Time: Running the replication code on the computer we used throughout the project, with two 4-core Intel Xeon X7560 processors and 256Gb of 1066 MHz ddr3 memory, took 21 hours of runtime to produce the panel and another 2 days and 15 hours of runtime to produce the tables and figures. A more recent run, on a computer with one 10-core Intel Xeon W2155 Processor and 128Gb of 2666 MHz ddr4 memory, took 10 hours of runtime to produce the panel and another 27 hours of runtime to produce the tables and figures.

References

Combes, Pierre-Philippe, Gilles Duranton, Laurent Gobillon, Diego Puga, and Sébastien Roux. 2012. The productivity advantages of large cities: Distinguishing agglomeration from firm selection.
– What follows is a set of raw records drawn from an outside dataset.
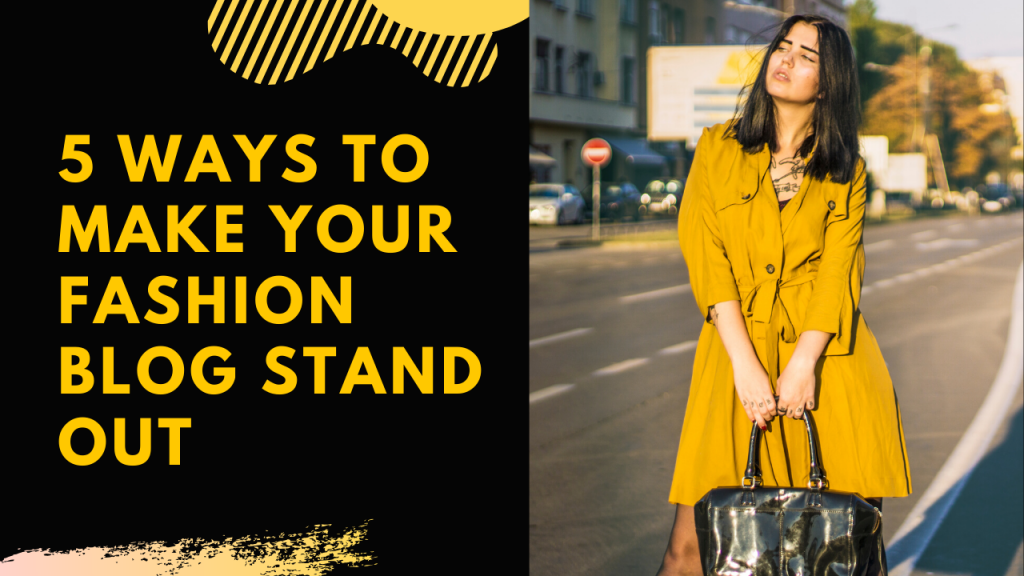 5 ways to make your Fashion Blog stand Out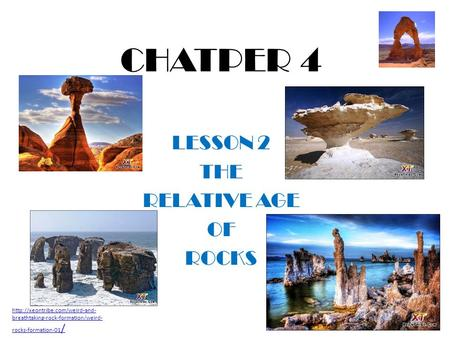 CHATPER 4 LESSON 2 THE RELATIVE AGE OF ROCKS  breathtaking-rock-formation/weird- rocks-formation-01 /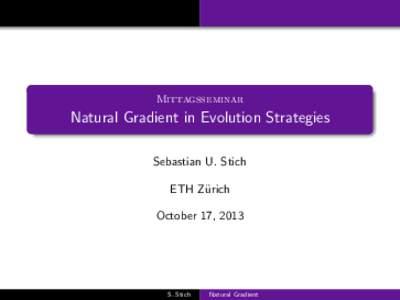 Mittagsseminar  Natural Gradient in Evolution Strategies Sebastian U. Stich ETH Z¨ urich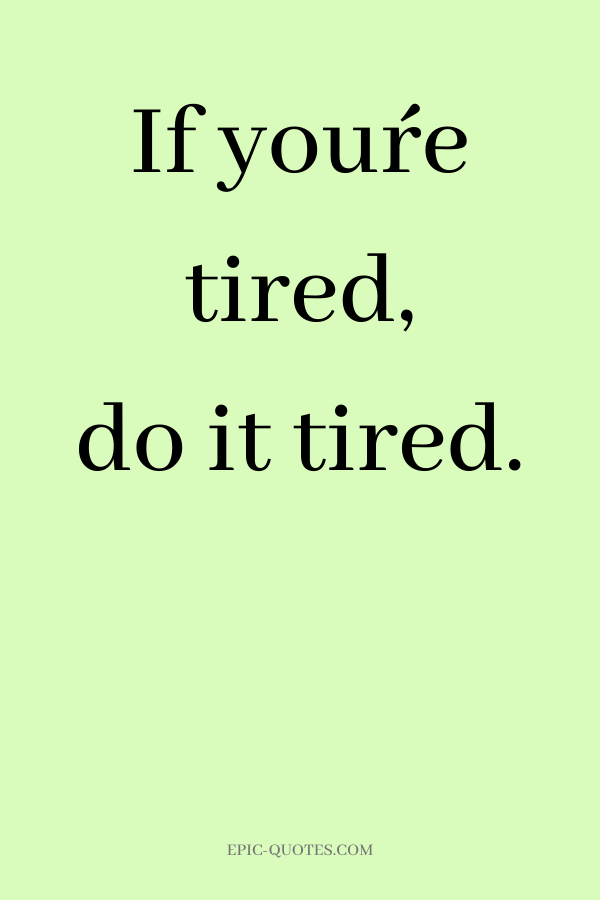 If you´re tired, do it tired.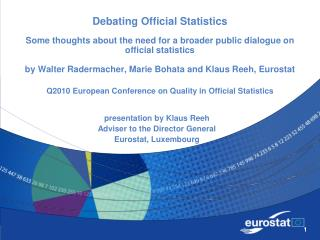presentation by Klaus Reeh Adviser to the Director General Eurostat, Luxembourg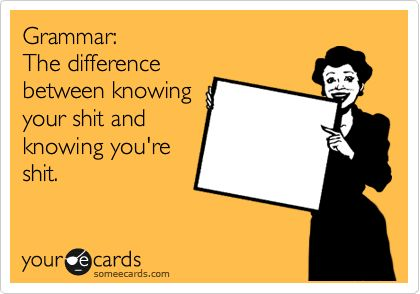 One of my biggest pet peeves... is it you'res too?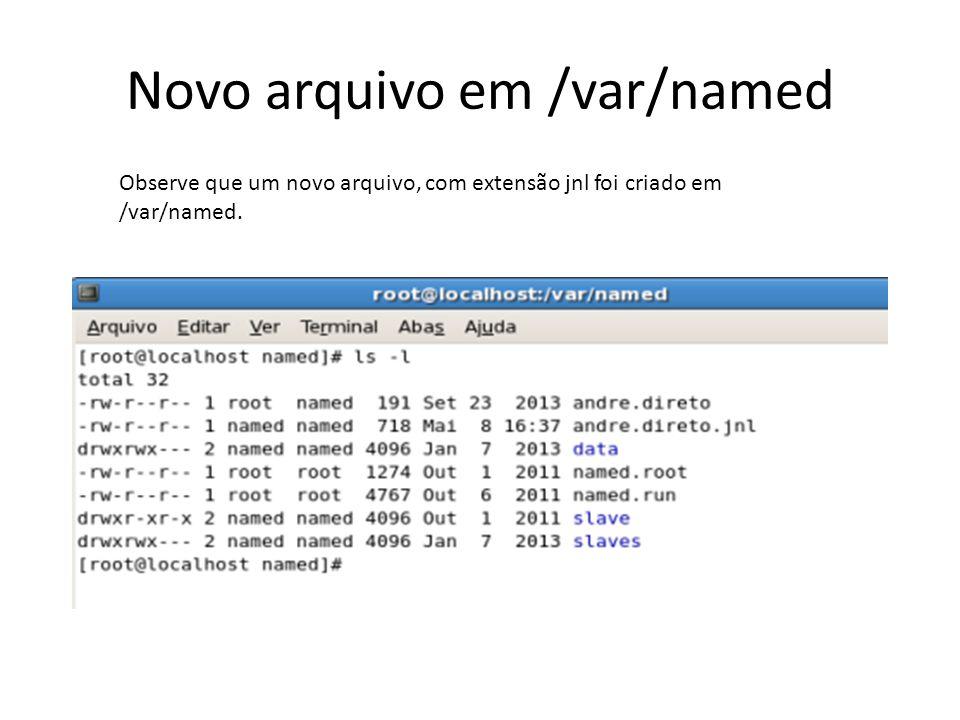 Novo arquivo em /var/named Observe que um novo arquivo, com extensão jnl foi criado em /var/named.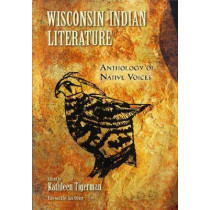 Literature of the Indian Nations of Wisconsin: Anthology of Native Voices by Kathleen Tigerman, 9780299220648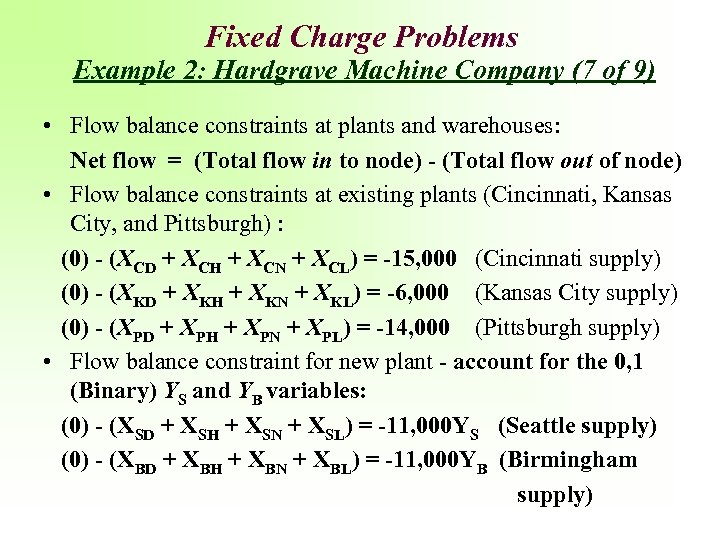Fixed Charge Problems Example 2: Hardgrave Machine Company (7 of 9) • Flow balance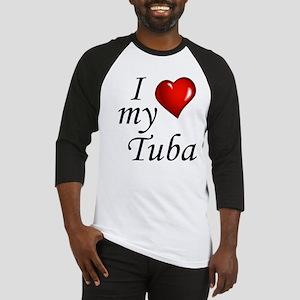 I Love My Tuba Baseball Jersey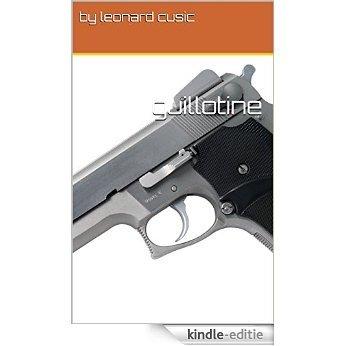 guillotine (English Edition) [Kindle-editie]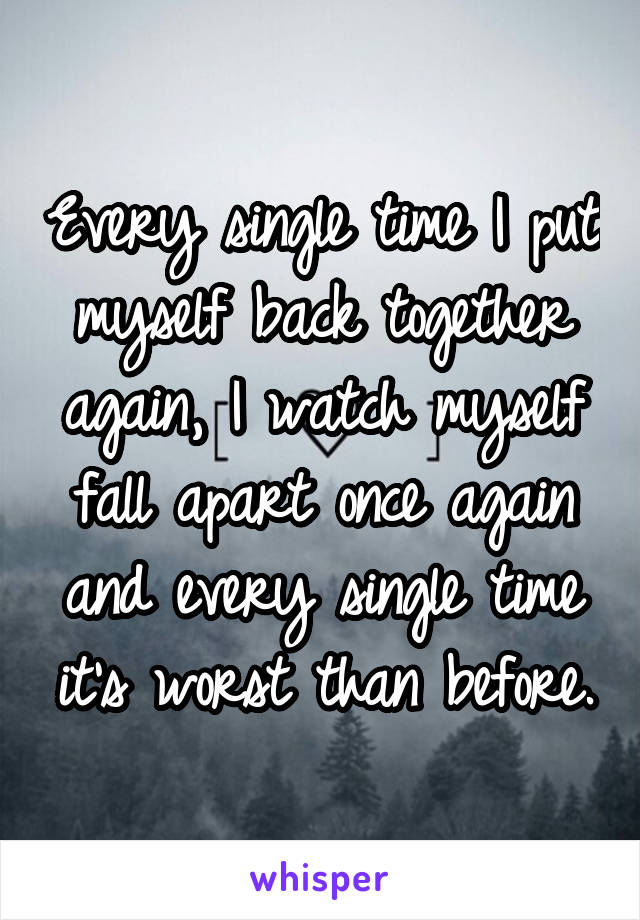 Every single time I put myself back together again, I watch myself fall apart once again and every single time it's worst than before.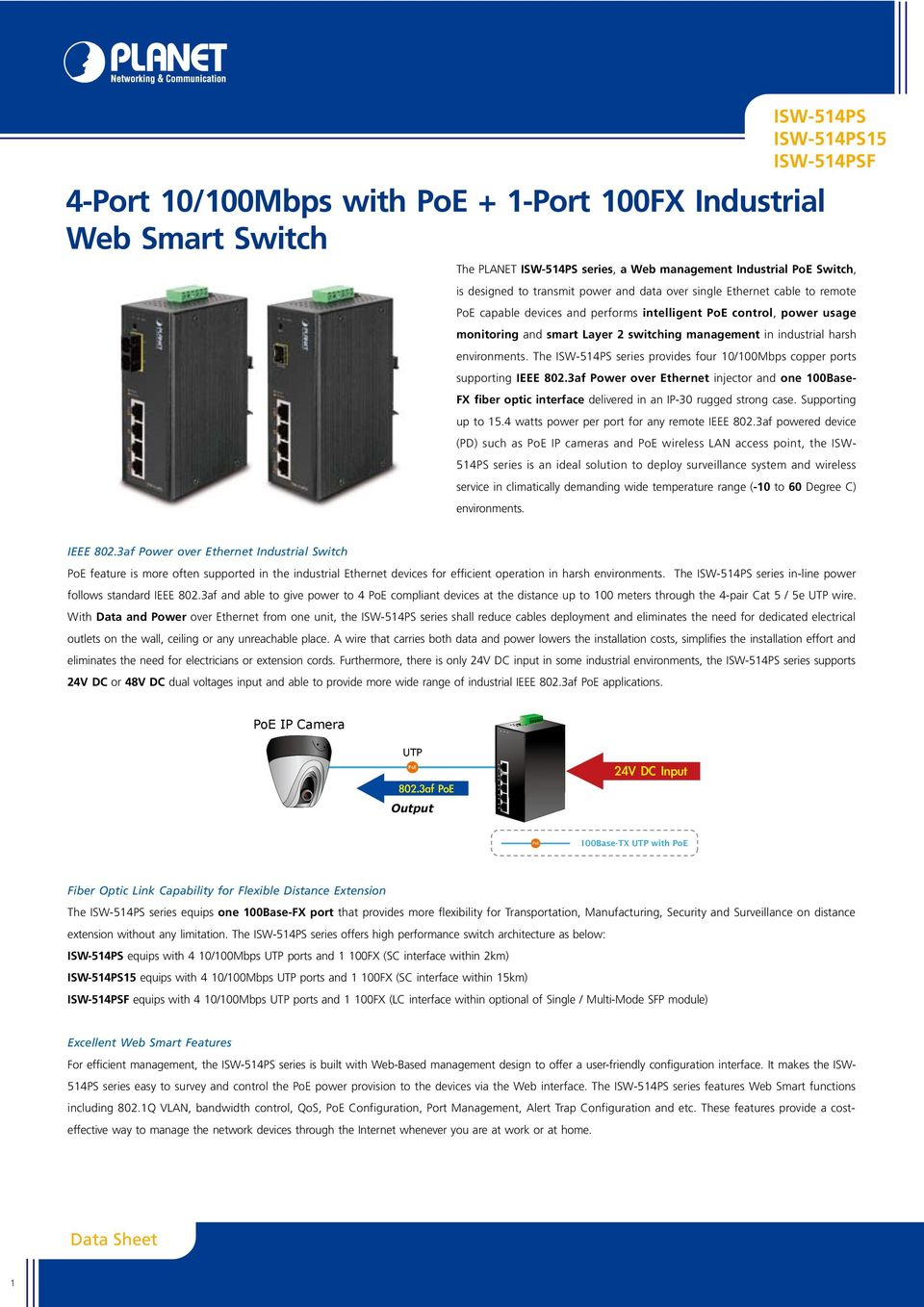 The series provides four 10/Mbps copper ports supporting IEEE 802.3af Power over Ethernet injector and one Base- FX fiber optic interface delivered in an IP-30 rugged strong case. Supporting up to 15.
Econometrica 80(6): 2543-2594.

De la Roca, Jorge and Diego Puga. 2017. Learning by working in big cities. Review of Economic Studies 84(1): 106-142..

European Environment Agency. 1990. corine Land Quality Project. Copenhagen: European Environment Agency.

Goerlich, Francisco J. and Isidro Cantarino. 2013. A population density grid for Spain. International Journal of Geographical Information Science 27(12): 2247-2263.

Goerlich, Francisco J., Matilde Mas, Joaquín Azagra, and Pilar Chorén. 2006. La localización de la poblacion española sobre el territorio. Un siglo de cambios: un estudio basado en series homogéneas. Bilbao, Spain: bbva Foundation.

Jarvis, Andrew, Hannes Isaak Reuter, Andrew Nelson, and Edward Guevara. 2008. Hole-filled Seamless srtm Data, Version 4.1. Cali, Colombia: International Centre for Tropical Agriculture.

McCormick, Michael, Guoping Huang, Giovanni Zambotti, and Jessica Lavash. 2008. Roman Road Network. Cambridge, ma: Digital Atlas of Roman and Medieval Civilizations (darmc), Center for Geographic Analysis, Harvard University.